Exercise details. Extract the entries in their exact form.

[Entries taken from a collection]
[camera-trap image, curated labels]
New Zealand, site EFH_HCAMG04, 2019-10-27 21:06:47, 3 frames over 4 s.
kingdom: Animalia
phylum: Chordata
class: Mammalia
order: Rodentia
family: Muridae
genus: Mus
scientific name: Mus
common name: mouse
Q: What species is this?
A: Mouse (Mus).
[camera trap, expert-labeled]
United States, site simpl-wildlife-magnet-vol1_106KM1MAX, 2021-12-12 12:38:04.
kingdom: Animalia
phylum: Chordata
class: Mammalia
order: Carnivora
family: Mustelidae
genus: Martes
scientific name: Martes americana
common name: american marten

Task output.
[camera-trap image, curated labels]
New Zealand, site EFH_HCAMG04, 2019-10-27 21:06:47, 3 frames over 4 s.
kingdom: Animalia
phylum: Chordata
class: Mammalia
order: Rodentia
family: Muridae
genus: Mus
scientific name: Mus
common name: mouse
Q: What species is this?
A: Mouse (Mus).
[camera trap, expert-labeled]
United States, site simpl-wildlife-magnet-vol1_106KM1MAX, 2021-12-12 12:38:04.
kingdom: Animalia
phylum: Chordata
class: Mammalia
order: Carnivora
family: Mustelidae
genus: Martes
scientific name: Martes americana
common name: american marten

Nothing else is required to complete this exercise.